• **BRIEF 1**
Answer these from the brine-making forum thread below:
(a) What size is the tank Deebee7 uses for watering and feeding trees?
(b) What items does Mark Oomkes say are all that's needed?
(c) Which kind of pump did cjames808 find best, and why?
##### QUOTED TEXT #####
# How Can I make Brine



## Deebee7 (May 3, 2012)

I’d like to experiment with a simple brine this winter. No fancy spray equipment. I have a 300 gallon tank I use for watering/feeding trees. I’d like to know how to make a concentrated tub of brine that could be reconstituted in 100 gallons of water. How long will I be able to store the salt water mix? I’m just going to use my 4 gal pack sprayer around entry ways, exits etc. Any precautions I need to take, does it freeze at all? It will likely rinse into grass edges some. Heavy granular salt is too abrasive and destroys the concrete where I’m going to use it. Thanks!


----------



## seville009 (Sep 9, 2002)

Many threads....here's one

https://www.plowsite.com/threads/brine-making.166004/


----------



## Mark Oomkes (Dec 10, 2000)

Deebee7 said:


> Heavy granular salt is too abrasive and destroys the concrete where I'm going to use it.


Salt does not destroy concrete.

Granular salt does not melt snow or ice.

Granular salt mixes with snow or ice and creates a brine, the same thing you are doing, you are just removing one step.

When reading those threads...ignore the guy who wants to boil his salt water.

You have at least a couple fallacies that you need to understand that you are wrong about.


----------



## Mark Oomkes (Dec 10, 2000)

But in all reality, all you need is salt, water, a tub, a big spoon to stir the sauce and a salinometer.


----------



## m_ice (Aug 12, 2012)

Mark Oomkes said:


> But in all reality, all you need is salt, water, a tub, a big spoon to stir the sauce and a salinometer.


And time if you plan on stirring by hand as agitation


----------



## cjames808 (Dec 18, 2015)

If you are relying on it. I’d buy a maker or already made brine/mix. Unless it’s a let’s try it out thing. 

We tried a double tote maker and a couple totes to store it. Couldn’t make it fast enough for the places we used it on. Electric pump was the best as it worked inside. Gas pump sucked got all rusty and had to leave the door open. 

Looking back I would buy a nice sprayer, two large 1000+ storage tanks and just order it.


----------



## notchy (Jan 10, 2017)

I was interested in trying this out for my own personal use at my home to use on my driveway and steps.

what is the correct mixture ratio for a small batch?

I was thinking of using a 5 gallon pale.

Would I put 2.25lbs of rock salt and add a gallon of water and mix with a paint mixer attached to my drill to stir it up?
##### DATA SECTION #####
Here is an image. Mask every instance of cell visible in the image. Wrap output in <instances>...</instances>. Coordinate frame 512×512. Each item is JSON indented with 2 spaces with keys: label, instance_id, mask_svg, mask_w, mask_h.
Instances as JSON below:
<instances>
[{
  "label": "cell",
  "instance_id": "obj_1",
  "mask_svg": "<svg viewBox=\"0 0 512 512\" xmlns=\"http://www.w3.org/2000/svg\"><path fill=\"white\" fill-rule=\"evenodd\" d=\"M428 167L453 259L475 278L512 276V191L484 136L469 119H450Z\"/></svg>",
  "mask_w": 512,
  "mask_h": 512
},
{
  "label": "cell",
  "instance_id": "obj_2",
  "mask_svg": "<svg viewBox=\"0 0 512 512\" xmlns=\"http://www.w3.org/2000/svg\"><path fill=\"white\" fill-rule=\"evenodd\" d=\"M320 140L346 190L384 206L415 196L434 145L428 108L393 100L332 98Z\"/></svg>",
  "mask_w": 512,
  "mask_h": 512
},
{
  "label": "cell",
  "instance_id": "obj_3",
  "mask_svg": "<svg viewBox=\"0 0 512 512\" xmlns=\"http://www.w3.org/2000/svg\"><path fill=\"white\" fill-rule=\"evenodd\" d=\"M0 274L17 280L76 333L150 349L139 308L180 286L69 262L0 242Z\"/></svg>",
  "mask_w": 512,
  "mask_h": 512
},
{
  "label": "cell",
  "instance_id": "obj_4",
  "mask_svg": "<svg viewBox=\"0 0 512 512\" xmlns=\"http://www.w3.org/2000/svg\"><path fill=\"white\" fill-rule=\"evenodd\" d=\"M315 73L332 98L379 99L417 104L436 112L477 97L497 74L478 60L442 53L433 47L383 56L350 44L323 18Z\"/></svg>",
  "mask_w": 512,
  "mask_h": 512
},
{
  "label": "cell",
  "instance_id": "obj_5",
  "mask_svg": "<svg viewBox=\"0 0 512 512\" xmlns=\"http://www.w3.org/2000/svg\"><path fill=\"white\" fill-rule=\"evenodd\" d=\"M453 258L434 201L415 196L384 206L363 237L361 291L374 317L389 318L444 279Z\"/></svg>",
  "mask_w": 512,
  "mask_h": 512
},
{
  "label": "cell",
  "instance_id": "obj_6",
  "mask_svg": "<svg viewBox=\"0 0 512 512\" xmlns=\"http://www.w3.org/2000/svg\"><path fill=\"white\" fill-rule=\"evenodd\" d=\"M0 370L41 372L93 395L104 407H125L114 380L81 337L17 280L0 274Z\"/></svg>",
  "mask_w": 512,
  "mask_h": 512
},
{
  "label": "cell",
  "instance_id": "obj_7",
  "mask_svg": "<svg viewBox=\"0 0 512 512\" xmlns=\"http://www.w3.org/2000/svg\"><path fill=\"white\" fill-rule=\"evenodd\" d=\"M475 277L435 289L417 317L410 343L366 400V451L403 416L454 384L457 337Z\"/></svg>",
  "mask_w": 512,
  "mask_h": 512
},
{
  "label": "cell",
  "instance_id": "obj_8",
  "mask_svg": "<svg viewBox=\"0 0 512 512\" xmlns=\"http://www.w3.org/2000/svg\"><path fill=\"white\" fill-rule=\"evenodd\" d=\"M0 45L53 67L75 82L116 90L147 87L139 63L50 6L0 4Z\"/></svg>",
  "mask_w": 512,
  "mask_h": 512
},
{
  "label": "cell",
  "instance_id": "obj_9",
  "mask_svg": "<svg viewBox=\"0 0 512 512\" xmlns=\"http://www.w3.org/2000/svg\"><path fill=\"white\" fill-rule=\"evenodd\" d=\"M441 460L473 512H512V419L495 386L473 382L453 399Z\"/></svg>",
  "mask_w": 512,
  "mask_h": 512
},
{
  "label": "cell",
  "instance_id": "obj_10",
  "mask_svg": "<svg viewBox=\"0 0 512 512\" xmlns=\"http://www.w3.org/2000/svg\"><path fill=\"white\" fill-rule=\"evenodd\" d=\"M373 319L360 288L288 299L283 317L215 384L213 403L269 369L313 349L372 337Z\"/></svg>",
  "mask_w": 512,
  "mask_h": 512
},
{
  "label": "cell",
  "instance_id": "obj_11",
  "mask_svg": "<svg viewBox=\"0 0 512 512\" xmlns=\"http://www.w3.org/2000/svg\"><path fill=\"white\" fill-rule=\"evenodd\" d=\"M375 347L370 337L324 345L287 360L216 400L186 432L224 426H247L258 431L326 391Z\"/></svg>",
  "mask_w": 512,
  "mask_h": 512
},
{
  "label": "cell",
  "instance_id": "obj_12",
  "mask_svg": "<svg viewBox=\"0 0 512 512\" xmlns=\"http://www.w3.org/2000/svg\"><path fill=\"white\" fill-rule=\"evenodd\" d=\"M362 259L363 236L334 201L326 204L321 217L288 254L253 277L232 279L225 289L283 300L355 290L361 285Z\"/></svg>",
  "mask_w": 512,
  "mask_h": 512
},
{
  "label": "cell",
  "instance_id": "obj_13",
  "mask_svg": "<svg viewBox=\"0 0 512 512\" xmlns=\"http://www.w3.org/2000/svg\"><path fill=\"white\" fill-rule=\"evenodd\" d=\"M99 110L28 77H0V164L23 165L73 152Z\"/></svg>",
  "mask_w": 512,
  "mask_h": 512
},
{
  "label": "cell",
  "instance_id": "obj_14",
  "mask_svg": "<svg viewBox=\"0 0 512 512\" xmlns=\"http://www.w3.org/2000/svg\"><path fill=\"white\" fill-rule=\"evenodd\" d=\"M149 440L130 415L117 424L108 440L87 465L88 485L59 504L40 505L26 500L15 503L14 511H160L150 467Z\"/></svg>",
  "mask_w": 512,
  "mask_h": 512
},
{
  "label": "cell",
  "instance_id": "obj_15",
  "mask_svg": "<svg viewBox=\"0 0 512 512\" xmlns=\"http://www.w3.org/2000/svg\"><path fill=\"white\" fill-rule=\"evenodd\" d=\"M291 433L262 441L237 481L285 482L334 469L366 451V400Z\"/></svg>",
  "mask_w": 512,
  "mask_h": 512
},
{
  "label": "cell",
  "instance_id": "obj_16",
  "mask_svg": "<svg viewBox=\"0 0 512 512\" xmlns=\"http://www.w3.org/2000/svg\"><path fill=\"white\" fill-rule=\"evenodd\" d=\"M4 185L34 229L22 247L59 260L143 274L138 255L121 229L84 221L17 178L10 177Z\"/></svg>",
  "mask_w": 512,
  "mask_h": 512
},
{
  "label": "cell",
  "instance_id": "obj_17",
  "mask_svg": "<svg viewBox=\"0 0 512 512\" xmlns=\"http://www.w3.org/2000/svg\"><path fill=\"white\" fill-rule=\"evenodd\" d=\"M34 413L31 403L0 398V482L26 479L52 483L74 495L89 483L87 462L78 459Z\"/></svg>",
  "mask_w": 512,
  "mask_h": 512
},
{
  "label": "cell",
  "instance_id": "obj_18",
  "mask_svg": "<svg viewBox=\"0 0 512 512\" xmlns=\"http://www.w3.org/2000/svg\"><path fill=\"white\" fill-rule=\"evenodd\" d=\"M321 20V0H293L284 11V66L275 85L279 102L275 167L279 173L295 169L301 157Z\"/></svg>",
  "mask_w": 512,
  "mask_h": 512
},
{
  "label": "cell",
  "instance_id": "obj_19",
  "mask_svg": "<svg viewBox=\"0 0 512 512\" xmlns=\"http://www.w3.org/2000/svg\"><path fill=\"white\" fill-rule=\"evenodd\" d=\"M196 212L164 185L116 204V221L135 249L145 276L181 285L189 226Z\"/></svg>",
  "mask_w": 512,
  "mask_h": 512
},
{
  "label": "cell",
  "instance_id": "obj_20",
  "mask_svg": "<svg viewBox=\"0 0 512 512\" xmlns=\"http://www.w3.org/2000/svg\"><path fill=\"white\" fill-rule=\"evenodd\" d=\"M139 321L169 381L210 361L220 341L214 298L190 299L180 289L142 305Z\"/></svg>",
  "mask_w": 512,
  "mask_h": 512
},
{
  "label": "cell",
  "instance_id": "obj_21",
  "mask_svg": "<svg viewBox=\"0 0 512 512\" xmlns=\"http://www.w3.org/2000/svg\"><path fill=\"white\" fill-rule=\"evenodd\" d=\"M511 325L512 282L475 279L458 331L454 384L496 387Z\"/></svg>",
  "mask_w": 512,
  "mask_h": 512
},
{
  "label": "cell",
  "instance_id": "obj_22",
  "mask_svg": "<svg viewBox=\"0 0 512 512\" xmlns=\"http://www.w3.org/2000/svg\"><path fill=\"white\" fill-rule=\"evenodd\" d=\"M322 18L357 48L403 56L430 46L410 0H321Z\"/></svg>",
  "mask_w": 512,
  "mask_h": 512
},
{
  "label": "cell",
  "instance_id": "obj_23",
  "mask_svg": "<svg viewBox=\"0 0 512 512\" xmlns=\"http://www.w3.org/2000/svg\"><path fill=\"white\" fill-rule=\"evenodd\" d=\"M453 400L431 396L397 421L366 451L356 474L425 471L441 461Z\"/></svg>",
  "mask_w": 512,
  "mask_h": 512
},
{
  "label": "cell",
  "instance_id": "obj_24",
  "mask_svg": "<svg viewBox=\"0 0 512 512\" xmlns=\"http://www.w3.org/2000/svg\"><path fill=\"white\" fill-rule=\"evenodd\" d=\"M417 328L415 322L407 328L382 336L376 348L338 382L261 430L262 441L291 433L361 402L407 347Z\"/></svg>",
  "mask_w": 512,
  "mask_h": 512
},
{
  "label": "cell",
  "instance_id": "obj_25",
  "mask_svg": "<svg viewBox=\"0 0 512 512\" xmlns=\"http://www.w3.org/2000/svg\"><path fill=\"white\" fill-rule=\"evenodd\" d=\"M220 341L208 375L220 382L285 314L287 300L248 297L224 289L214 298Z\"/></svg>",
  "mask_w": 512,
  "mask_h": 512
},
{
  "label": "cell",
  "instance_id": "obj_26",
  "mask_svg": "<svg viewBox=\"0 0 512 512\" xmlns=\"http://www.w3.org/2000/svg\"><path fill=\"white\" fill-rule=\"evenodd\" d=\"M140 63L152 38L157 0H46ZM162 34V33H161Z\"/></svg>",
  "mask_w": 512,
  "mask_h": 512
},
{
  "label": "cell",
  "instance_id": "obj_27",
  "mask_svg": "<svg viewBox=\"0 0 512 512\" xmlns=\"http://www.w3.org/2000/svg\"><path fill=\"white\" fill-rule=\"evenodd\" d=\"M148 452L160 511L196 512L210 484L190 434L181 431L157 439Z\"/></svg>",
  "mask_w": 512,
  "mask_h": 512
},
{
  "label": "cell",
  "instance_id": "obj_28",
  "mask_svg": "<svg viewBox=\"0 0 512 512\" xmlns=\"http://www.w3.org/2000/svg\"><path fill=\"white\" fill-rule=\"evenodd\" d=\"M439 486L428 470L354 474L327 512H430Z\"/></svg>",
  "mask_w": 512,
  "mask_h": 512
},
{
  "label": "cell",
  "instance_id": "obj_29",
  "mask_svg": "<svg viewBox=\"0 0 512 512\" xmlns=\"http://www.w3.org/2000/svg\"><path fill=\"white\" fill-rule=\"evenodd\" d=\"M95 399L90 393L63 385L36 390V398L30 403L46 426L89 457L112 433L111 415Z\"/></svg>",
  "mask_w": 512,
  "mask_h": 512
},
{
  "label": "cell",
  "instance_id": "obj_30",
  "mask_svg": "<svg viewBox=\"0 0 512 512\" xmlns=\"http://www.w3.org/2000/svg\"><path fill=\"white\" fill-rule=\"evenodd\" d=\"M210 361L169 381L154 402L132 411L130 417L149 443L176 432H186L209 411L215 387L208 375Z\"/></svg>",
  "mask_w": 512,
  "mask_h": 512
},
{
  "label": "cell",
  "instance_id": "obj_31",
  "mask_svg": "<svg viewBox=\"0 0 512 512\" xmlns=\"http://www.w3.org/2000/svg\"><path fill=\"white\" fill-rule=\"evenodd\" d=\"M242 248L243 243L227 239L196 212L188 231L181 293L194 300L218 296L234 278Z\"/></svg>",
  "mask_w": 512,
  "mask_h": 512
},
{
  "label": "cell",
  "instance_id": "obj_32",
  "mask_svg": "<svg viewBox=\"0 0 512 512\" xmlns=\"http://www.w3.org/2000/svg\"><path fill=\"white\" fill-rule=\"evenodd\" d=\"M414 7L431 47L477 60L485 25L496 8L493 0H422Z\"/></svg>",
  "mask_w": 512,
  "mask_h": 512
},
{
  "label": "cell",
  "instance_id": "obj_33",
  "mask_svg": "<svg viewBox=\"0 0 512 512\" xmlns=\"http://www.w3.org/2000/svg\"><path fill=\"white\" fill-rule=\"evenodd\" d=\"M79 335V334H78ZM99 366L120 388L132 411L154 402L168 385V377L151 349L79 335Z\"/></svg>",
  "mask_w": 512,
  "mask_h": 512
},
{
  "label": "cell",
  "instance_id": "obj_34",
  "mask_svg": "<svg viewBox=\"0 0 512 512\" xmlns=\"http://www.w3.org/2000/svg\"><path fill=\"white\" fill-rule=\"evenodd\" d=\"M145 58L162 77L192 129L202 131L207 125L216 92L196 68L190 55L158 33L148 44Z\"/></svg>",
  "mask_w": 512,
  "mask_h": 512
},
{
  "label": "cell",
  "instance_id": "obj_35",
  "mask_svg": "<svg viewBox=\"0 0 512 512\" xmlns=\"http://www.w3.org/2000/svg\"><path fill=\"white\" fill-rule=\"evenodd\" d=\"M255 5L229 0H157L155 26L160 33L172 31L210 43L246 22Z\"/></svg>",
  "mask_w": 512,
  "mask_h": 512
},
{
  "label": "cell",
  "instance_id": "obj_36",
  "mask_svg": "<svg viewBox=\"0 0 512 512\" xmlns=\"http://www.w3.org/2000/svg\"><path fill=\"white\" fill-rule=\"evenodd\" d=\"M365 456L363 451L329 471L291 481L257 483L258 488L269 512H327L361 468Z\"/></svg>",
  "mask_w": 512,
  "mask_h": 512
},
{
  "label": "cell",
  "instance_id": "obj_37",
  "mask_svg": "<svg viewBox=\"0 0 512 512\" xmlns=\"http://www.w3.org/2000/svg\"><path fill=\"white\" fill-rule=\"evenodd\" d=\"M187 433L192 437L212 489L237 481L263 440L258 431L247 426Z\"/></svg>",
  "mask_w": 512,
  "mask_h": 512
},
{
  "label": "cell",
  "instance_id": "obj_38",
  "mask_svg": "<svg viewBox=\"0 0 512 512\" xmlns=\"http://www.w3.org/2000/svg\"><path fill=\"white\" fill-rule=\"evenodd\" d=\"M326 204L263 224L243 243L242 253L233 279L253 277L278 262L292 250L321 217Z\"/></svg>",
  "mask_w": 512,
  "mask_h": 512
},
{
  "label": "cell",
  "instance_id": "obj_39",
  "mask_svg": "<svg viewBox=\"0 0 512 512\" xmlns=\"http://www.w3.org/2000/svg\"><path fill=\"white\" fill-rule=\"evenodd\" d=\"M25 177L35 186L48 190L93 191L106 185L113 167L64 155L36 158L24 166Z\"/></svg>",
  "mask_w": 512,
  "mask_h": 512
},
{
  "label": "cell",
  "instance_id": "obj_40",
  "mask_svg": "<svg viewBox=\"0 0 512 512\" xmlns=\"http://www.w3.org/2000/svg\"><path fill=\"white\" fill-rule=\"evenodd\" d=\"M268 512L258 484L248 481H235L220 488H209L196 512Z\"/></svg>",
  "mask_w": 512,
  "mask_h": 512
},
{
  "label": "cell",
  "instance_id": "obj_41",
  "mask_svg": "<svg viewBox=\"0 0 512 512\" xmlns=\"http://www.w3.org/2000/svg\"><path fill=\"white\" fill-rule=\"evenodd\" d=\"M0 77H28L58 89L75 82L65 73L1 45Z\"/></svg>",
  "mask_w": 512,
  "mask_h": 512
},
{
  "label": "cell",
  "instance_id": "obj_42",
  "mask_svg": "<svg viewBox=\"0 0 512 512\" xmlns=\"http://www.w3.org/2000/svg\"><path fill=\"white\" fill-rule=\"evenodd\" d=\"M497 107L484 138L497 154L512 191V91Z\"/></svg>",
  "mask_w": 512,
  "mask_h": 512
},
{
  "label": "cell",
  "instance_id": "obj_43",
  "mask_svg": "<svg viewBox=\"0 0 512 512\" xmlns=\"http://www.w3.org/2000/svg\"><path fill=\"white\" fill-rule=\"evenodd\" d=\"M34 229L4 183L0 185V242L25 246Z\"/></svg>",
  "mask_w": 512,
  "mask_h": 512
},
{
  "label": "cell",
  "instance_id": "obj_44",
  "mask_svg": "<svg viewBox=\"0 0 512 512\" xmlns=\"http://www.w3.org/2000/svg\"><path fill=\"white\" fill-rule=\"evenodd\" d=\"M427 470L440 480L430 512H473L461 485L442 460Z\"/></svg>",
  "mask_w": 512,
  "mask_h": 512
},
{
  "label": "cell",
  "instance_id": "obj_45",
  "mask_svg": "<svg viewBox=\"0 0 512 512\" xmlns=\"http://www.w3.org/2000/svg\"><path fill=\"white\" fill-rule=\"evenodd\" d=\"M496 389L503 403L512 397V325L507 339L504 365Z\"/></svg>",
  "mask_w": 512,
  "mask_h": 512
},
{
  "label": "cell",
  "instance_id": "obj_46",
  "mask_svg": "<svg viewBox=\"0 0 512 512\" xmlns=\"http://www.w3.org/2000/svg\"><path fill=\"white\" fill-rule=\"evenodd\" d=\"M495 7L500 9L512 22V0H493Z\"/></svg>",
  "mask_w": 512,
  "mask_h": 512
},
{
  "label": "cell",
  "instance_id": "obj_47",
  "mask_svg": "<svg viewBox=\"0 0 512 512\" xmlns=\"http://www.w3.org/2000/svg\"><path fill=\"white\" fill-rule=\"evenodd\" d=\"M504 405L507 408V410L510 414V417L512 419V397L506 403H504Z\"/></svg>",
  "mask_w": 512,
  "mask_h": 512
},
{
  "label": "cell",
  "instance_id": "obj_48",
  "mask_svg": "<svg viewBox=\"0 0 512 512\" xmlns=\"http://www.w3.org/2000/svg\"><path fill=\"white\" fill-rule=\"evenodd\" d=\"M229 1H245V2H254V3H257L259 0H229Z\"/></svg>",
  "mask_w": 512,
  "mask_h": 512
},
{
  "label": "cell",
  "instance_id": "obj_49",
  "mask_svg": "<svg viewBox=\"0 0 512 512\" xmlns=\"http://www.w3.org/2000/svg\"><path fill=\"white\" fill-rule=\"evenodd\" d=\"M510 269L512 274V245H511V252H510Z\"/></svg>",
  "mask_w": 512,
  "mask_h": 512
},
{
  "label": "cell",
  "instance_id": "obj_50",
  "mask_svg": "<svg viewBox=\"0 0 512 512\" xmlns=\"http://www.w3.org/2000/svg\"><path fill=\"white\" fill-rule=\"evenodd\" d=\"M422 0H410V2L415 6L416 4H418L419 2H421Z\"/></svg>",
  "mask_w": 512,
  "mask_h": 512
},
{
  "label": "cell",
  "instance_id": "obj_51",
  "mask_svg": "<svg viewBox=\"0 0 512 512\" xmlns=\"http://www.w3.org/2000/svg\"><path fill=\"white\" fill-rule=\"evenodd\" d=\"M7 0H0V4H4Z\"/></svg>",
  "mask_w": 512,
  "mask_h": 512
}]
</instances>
#####
• **BRIEF 2**
Pull out every line of the records that contains the string "JSON". Case counts.

• **EXERCISE RESPONSE 1**
(a) 300 gallons.
(b) Salt, water, a tub, a big spoon to stir the sauce, and a salinometer.
(c) An electric pump, because it worked inside.

• **EXERCISE RESPONSE 2**
Here is an image. Mask every instance of cell visible in the image. Wrap output in <instances>...</instances>. Coordinate frame 512×512. Each item is JSON indented with 2 spaces with keys: label, instance_id, mask_svg, mask_w, mask_h.
Instances as JSON below:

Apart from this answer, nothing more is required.